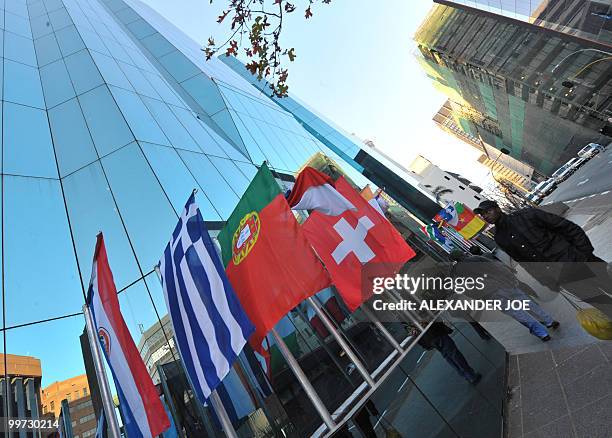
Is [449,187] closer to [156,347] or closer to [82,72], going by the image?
[82,72]

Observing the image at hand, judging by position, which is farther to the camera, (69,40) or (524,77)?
(524,77)

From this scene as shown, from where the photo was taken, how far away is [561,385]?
157 inches

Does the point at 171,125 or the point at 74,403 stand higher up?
the point at 171,125

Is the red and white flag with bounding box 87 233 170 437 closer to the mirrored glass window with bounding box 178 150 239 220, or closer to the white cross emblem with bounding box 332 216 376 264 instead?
the white cross emblem with bounding box 332 216 376 264

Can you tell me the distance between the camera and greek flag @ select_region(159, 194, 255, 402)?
141 inches

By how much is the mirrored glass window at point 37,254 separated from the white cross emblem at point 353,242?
390 cm

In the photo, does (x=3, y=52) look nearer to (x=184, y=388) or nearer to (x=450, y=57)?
(x=184, y=388)

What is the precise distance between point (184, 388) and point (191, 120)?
8336 millimetres

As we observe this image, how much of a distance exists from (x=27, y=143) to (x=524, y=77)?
46.9 meters

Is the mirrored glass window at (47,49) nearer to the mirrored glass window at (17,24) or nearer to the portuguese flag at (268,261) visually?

:::

### INSTRUCTIONS FOR THE TASK:
Transcribe every line of the material above word for word, leaving out the pictures.

### SOLUTION FOR THIS EXERCISE:
Is [449,187] closer to [156,347] or closer to [82,72], going by the image?
[82,72]

Observing the image at hand, judging by position, which is farther to the camera, (69,40) or (524,77)?
(524,77)

From this scene as shown, from where the photo was taken, how far away is [561,385]?
157 inches

Does the point at 171,125 or the point at 74,403 stand higher up?
the point at 171,125

Is the red and white flag with bounding box 87 233 170 437 closer to the mirrored glass window with bounding box 178 150 239 220, or closer to the white cross emblem with bounding box 332 216 376 264 instead?
the white cross emblem with bounding box 332 216 376 264

Can you tell me the distance between the camera and greek flag @ select_region(159, 194, 255, 402)?
141 inches

By how much is the mirrored glass window at point 37,254 separated from the white cross emblem at point 353,242?
390 cm

In the photo, does (x=3, y=52) look nearer to (x=184, y=388) or nearer to (x=450, y=57)?
(x=184, y=388)

What is the precise distance between point (184, 388) and point (191, 120)?
8336 millimetres

As we observe this image, how much of a distance exists from (x=27, y=143) to (x=524, y=77)?
46.9 meters

Is the mirrored glass window at (47,49) nearer to the mirrored glass window at (17,24) or nearer to the portuguese flag at (268,261) visually?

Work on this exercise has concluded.